TEXT UNDER STUDY.
There appears to be a bun fight or a bidding war happening right under our noses at this moment in time and not unlike the time when the word ‘Gazumping’ which is not illegal, was the buzz word.

No doubt, the house buying frenzy that we are seeing now in the UK, is partly due to the Stamp Duty Holiday as considerable savings can be made, coupled with historically low interest rates, the Help to Buy scheme and the new 95% LTV (Government backed Schemes) it is certainly a recipe for a big bun fight-but someone always gets hurt, maybe not immediately, but at some point.

It is worth bearing in mind, that the money saved with the stamp duty holiday could be wiped out by having to pay more for the house than what it is worth, with the vendor/agent starting an auction as opposed to accepting the first offer at the advertised price.

Although we all know the saying “it’s only worth what someone is prepared to pay for it”-though inflated prices will not always stay inflated!

Of course, surveyors/valuers are experienced and have a duty of care, but we are not seeing many down valued properties, as in recent times. So, is their less caution now? Are the giants of the property market-the lenders, enjoying their own feeding frenzy, with the return of 95% mortgages even without a government guarantee, re- emerging with the inherent risk of lending close to property value.

A good agent will always have their clients’ best interests at heart and obtain them the best offer for their property, but when a property goes up for sale, it has a sale price not a starting price-although or nearest offer (ono) is becoming more prevalent!

ENTRIES SUPPLIED.
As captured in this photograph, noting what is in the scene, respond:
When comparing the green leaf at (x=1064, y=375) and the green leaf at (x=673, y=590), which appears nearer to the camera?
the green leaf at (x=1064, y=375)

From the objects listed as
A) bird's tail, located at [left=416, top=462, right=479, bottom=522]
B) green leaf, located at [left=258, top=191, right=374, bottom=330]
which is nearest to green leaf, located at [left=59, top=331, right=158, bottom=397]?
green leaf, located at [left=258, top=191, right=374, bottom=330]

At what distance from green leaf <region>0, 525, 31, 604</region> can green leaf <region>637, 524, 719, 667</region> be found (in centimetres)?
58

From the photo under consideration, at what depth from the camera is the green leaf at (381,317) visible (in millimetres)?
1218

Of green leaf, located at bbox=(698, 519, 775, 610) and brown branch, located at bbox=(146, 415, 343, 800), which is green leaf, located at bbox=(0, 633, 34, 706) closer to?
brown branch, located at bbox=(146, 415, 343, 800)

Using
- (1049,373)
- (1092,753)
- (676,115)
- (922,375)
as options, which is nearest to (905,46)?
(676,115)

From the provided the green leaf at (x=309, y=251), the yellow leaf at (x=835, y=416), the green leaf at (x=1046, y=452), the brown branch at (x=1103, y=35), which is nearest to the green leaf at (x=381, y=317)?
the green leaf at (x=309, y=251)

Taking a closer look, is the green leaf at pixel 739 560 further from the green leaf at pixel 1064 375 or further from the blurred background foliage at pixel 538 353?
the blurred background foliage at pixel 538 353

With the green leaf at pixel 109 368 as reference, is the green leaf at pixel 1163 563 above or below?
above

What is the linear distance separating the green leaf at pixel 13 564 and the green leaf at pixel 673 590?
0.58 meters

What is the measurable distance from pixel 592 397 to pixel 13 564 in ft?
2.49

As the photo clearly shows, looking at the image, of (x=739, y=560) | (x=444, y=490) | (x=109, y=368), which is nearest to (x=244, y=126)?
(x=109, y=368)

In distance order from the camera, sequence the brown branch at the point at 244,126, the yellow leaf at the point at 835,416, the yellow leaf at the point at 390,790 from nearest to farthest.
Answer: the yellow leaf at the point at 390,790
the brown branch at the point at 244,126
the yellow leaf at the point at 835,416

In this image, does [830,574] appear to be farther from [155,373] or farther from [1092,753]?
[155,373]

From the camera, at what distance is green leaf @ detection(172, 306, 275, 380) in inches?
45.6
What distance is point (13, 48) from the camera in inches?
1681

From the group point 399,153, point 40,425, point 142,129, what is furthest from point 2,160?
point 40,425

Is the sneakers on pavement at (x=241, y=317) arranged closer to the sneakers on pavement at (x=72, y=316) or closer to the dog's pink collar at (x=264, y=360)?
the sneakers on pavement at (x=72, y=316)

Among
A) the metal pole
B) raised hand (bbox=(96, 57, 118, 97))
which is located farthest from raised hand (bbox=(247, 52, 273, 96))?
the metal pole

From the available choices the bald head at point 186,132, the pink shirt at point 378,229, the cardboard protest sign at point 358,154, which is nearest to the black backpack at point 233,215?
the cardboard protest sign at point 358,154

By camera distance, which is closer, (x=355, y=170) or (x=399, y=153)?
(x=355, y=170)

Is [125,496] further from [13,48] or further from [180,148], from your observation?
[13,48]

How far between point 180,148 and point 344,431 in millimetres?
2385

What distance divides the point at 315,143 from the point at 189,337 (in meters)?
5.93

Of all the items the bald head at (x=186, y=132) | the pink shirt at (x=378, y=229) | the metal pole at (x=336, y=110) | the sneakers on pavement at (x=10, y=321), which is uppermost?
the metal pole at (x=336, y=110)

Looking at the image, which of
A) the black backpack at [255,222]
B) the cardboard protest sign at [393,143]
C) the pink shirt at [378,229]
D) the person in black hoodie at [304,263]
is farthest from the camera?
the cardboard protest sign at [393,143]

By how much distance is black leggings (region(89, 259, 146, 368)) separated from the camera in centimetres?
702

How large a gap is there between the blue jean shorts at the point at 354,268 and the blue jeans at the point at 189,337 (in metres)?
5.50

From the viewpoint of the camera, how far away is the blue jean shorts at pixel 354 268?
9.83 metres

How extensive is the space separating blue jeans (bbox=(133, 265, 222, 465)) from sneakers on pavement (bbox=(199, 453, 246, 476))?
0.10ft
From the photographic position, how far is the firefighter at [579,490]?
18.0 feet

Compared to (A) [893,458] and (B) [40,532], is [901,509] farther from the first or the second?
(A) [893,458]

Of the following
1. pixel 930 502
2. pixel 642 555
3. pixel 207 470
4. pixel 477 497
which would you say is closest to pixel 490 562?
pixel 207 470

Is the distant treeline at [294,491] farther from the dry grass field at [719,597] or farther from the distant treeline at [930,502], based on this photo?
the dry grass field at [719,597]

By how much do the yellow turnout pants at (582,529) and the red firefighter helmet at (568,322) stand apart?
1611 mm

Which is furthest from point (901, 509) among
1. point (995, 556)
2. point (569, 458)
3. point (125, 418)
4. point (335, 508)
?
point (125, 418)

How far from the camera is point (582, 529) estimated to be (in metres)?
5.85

EXERCISES TO COMPLETE.
[1] Name every factor that the piece on the UK house buying frenzy gives as contributing to that frenzy.
[2] Proceed with the piece on the UK house buying frenzy, starting right after its last sentence.
Leave the listing aside here; it has no role in this work.

RESPONSES.
[1]
- The Stamp Duty Holiday
- Historically low interest rates
- The Help to Buy scheme
- The new 95% LTV (Government backed Schemes)

[2]
An old fashioned view would be agree a price with the vendor/agent, shake hands, sign a form, and then go ahead, but sadly when Countrywide one of the biggest estate agents say they are receiving 5 or more offers for every property and often sold for more than the original asking price, it is a tricky situation for all.

Old fashioned views are not uncommon and the dream of a calm house buying process, with all the desire and passion is possible, even with all the parties involved wanting a piece of the cake-including mortgage brokers and it is therefore imperative that you surround yourself with a ‘circle of trust’ and sometimes not getting involved in the bun fight and let your head rule can be the wisest decision.

Property Bubble

There will always be talk of a bubble when the property market is buoyant and people will question whether it is worth waiting until after the frenzy to buy and for everything to settle down, which it will probably do, but will prices will drop accordingly-who knows!.

As with investing in the stock market, it is time in the market, not the timing of the market that is important and when buying your new home, it is easy to get to absorbed in seeing the property as an investment and not as a home-there is a subtle but significant difference. Buying your first home or your indeed your second third of fourth should be pleasurable and be viewed as a long-term plan.

Unless of course you are trying to make some quick money or increase your monthly income via a Buy to Let and then that is a whole separate topic.

Interesting figures:

  • South based Hamptons Estate Agents head of research Aneisha Beveridge recently said “There were twice as many applicants registering to buy in March than during the same month last year, but 19 percent fewer homes” and I’ve no doubt this is reflected across the whole of the UK.
  • House price research from Ascend properties based in London and the North West, found prices increased by 9.8 percent in the North in the year to last January, compared with 6.6% in the Midlands and 6.4% in the South.
  • No doubt Covid has also influenced the market, not least due to people being cooped up inside thier homes for hours on end, and the rise in prices are across the world not just the UK.
  • In America prices increased to 11%, in the year to January, their fastest pace in 15 years.
  • In New Zealand they were up 22%.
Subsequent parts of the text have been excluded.